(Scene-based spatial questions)

>>>>

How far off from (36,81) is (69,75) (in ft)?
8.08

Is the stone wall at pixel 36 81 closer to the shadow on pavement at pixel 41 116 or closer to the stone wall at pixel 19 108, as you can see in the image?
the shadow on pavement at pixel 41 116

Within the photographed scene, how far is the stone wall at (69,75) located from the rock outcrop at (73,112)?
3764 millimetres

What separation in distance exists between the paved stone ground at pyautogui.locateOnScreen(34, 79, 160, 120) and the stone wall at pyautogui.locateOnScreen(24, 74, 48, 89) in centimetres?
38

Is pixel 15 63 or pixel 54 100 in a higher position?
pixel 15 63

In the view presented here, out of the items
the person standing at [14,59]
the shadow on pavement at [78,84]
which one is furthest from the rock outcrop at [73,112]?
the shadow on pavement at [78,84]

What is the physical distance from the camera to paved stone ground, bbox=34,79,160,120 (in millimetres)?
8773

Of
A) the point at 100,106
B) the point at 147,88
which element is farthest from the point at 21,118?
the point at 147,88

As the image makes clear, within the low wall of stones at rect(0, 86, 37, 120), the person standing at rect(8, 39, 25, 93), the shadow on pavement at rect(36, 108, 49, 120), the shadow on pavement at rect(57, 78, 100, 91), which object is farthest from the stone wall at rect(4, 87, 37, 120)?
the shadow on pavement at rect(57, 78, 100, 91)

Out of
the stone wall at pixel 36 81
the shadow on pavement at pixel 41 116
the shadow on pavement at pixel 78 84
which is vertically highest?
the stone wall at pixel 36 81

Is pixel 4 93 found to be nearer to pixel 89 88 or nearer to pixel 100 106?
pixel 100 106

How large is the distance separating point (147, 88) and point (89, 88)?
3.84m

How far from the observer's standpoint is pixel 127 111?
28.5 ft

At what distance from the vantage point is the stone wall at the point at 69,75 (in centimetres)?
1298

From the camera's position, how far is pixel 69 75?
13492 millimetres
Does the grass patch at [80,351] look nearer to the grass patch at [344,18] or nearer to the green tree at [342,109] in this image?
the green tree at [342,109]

<<<<

▶ **To do**: Rewrite the whole listing with every "rock outcrop" changed to "boulder", leaving everything else as it is.

▶ **Exercise solution**:
How far off from (36,81) is (69,75) (in ft)?
8.08

Is the stone wall at pixel 36 81 closer to the shadow on pavement at pixel 41 116 or closer to the stone wall at pixel 19 108, as you can see in the image?
the shadow on pavement at pixel 41 116

Within the photographed scene, how far is the stone wall at (69,75) located from the boulder at (73,112)?
3764 millimetres

What separation in distance exists between the paved stone ground at pyautogui.locateOnScreen(34, 79, 160, 120) and the stone wall at pyautogui.locateOnScreen(24, 74, 48, 89) in centimetres?
38

Is pixel 15 63 or pixel 54 100 in a higher position?
pixel 15 63

In the view presented here, out of the items
the person standing at [14,59]
the shadow on pavement at [78,84]
which one is furthest from the boulder at [73,112]?
the shadow on pavement at [78,84]

What is the physical distance from the camera to paved stone ground, bbox=34,79,160,120 (in millimetres)?
8773

Of
A) the point at 100,106
B) the point at 147,88
which element is farthest from the point at 21,118?
the point at 147,88

As the image makes clear, within the low wall of stones at rect(0, 86, 37, 120), the person standing at rect(8, 39, 25, 93), the shadow on pavement at rect(36, 108, 49, 120), the shadow on pavement at rect(57, 78, 100, 91), which object is farthest from the stone wall at rect(4, 87, 37, 120)?
the shadow on pavement at rect(57, 78, 100, 91)

Out of
the stone wall at pixel 36 81
the shadow on pavement at pixel 41 116
the shadow on pavement at pixel 78 84
which is vertically highest?
the stone wall at pixel 36 81

Is pixel 4 93 found to be nearer to pixel 89 88 or nearer to pixel 100 106?
pixel 100 106

How large is the distance separating point (147, 88) and point (89, 88)?
3.84m

How far from the observer's standpoint is pixel 127 111?
28.5 ft

At what distance from the vantage point is the stone wall at the point at 69,75 (in centimetres)?
1298

From the camera's position, how far is pixel 69 75?
13492 millimetres
Does the grass patch at [80,351] look nearer to the grass patch at [344,18] or nearer to the green tree at [342,109] in this image?
the green tree at [342,109]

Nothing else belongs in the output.